But when I found that my knowledge was merely an empty pretence, that it was the vanity of being able to predict and foretell that stood to me in the place of an absolute apprehension of fact—when all my intellectual possessions turned to nothingness, then I was forced into that simple quest for fact, which, when persisted in and lived in, opens out to the thoughts like a flower to the life-giving sun.
It is indeed a far safer course, to believe that which appeals to us as noble, than simply to ask what is true; to take that which great minds have given, than to demand that our puny ones should be satisfied. But I suppose there is some good to some one in the scepticism and struggle of those who cannot follow in the safer course.
The thoughts of the inquirer to whom I allude may roughly be stated thus:—
He saw in human life the working out of a great process, in the toil and strain of our human history he saw the becoming of man.

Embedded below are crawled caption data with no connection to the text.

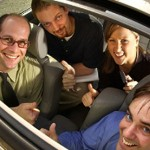 carpool2_pineta hotels_trentino_ecohotel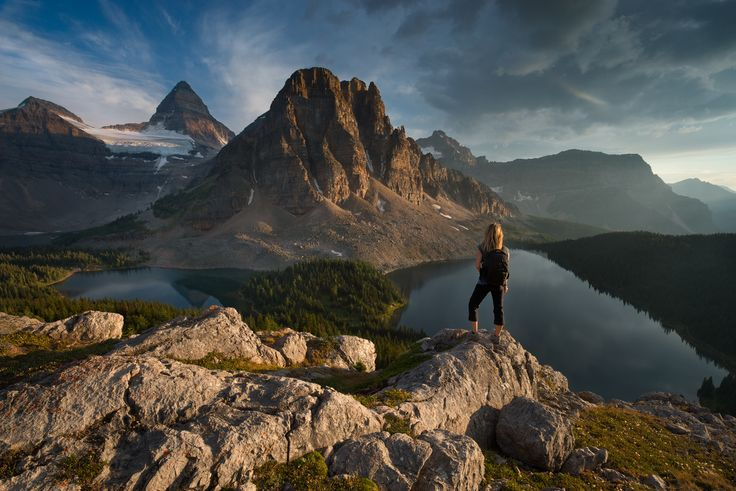 """Last light at the Niblet - Taking in the beauty of Assiniboine before sunset and the day of rain that followed  My <a href=""""https://www.facebook.com/pages/Viktoria-Haack-Photography/116186781787512?pnref=lhc""""> facebook </a> and <a href=""""https://instagram.com/viktoriahaack/""""> instagram </a>"""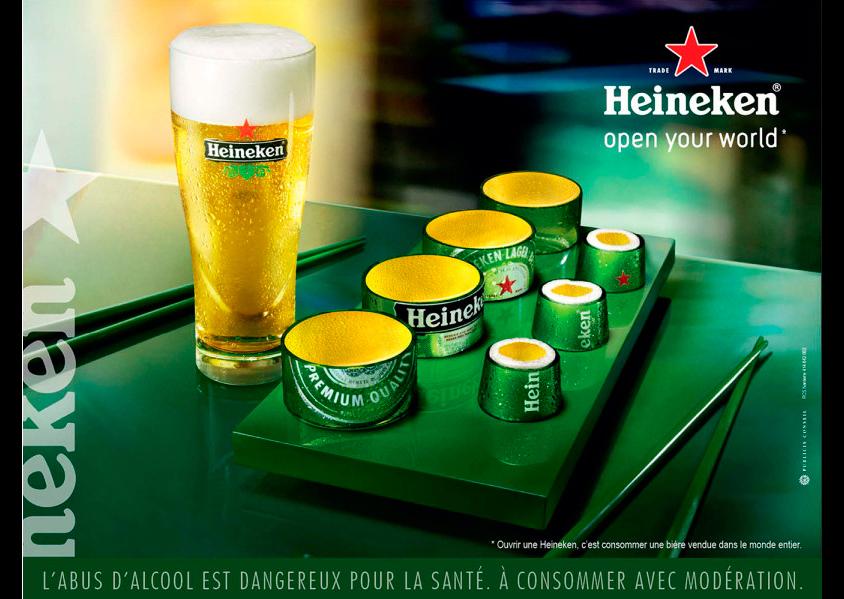 MGA_Heineken_2.jpg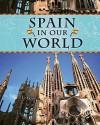 Spain - Sean Ryan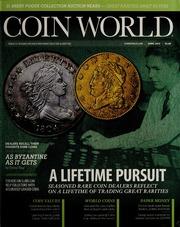 Coin World [04/01/2015]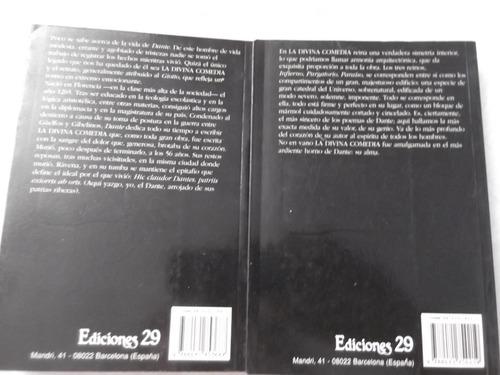 la divina comedia dante aligieri completo 2 tomos en verso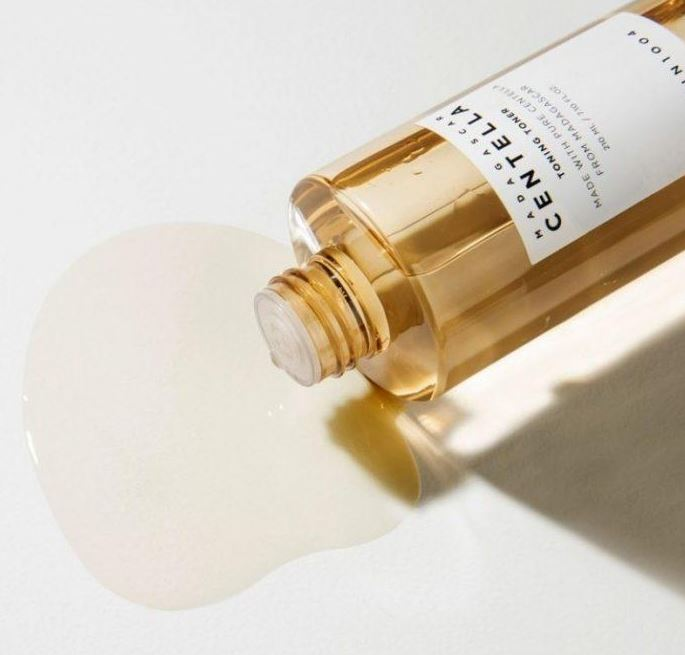 nước hoa hồng Centella 6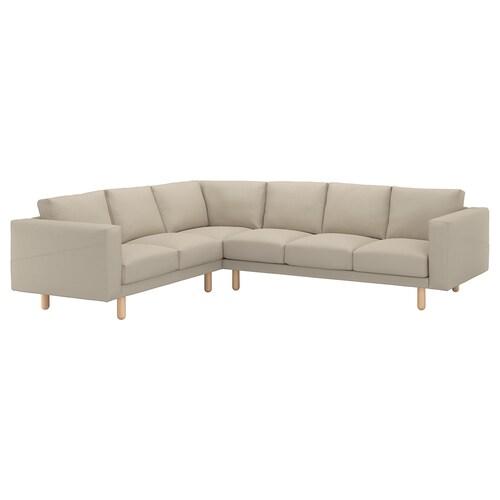 NORSBORG corner sofa, 5-seat Edum beige/birch 88 cm 85 cm 285 cm 225 cm 18 cm 60 cm 43 cm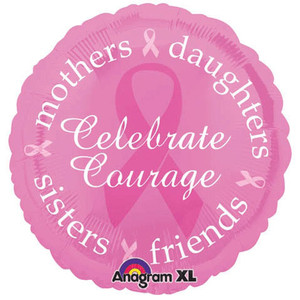 18-Inch Breast Cancer Awareness Round Balloon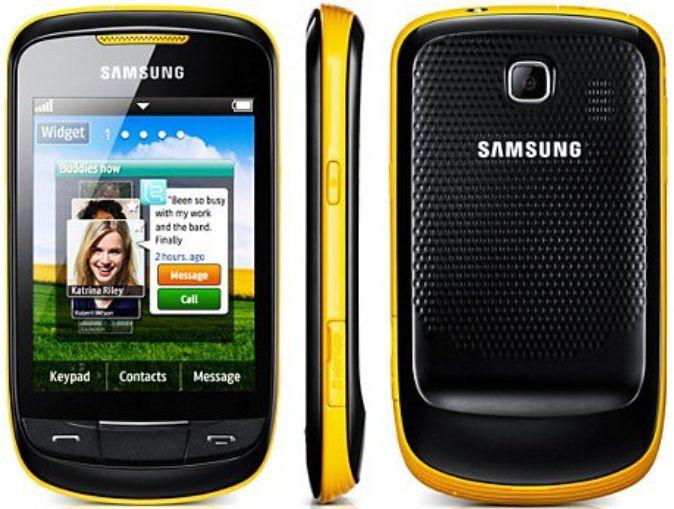 Whatsapp download samsung phone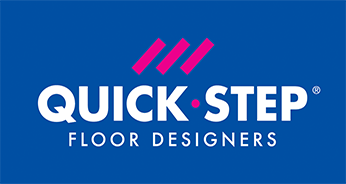Logo Quick-Step-laminaat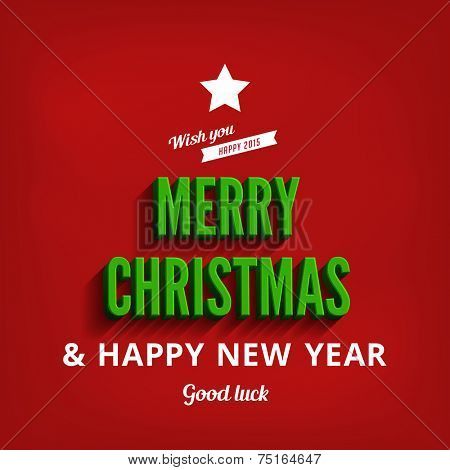 Merry Christmas & Happy New Year greeting card vector design template. Holidays Typography as Christmas Tree vintage retro style Lettering .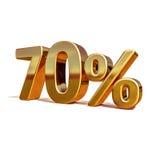 3d金子70百分之七十折扣标志 免版税库存图片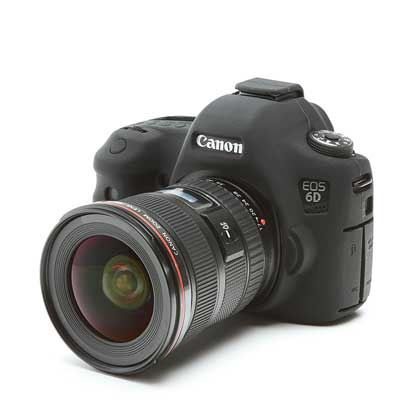 Easy Cover Silicone Skin for Canon 6D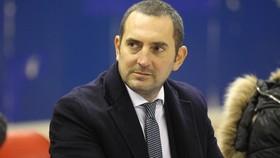 Thông điệp lạc quan vừa được người đứng đầu thể thao Italy, Vincenzo Spadafora phát đi. Ảnh: Getty Images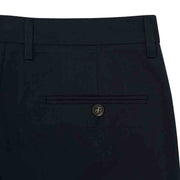 Non-Iron Captain Blue Cotton Trouser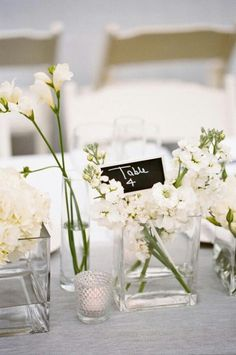 Simple White and Silver Wedding Decor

There is a defect whereby we fall short of the true measure of our being, and that defect is made good in the course of history.
It is owing to that defect that we perceive evil; and in the perception of evil and suffering lies our healing, for we shall be forced into that path at last, after trying every other, which is the true one.
And this, the history of the redemption of man, is what he saw in all the scenes of life; each most trivial occurrence was great and significant in relation to this.
And, further, he put forward a definite statement with regard to this defect, this lack of true being, for it lay, he said, in the self-centredness of our emotions, in the limitation of them to our bodily selves. He looked for a time when, driven from all thoughts of our own pain or pleasure, good or evil, we should say, in view of the miseries of our fellow-creatures, Let me be anyhow, use my body and my mind in any way, so that I serve.
And this, it seems to me, is the true aspiration; for, just as a note of music flings itself into the march of the melody, and, losing itself in it, is used for it and lost as a separate being, so we should throw these lives of ours as freely into the service of—whom?
Here comes the difficulty. Let it be granted that we should have no self-rights, limit our service in no way, still the question comes, What shall we serve?
It is far happier to have some concrete object to which we are devoted, or to be bound up in the ceaseless round of active life, wherein each day presents so many necessities that we have no room for choice.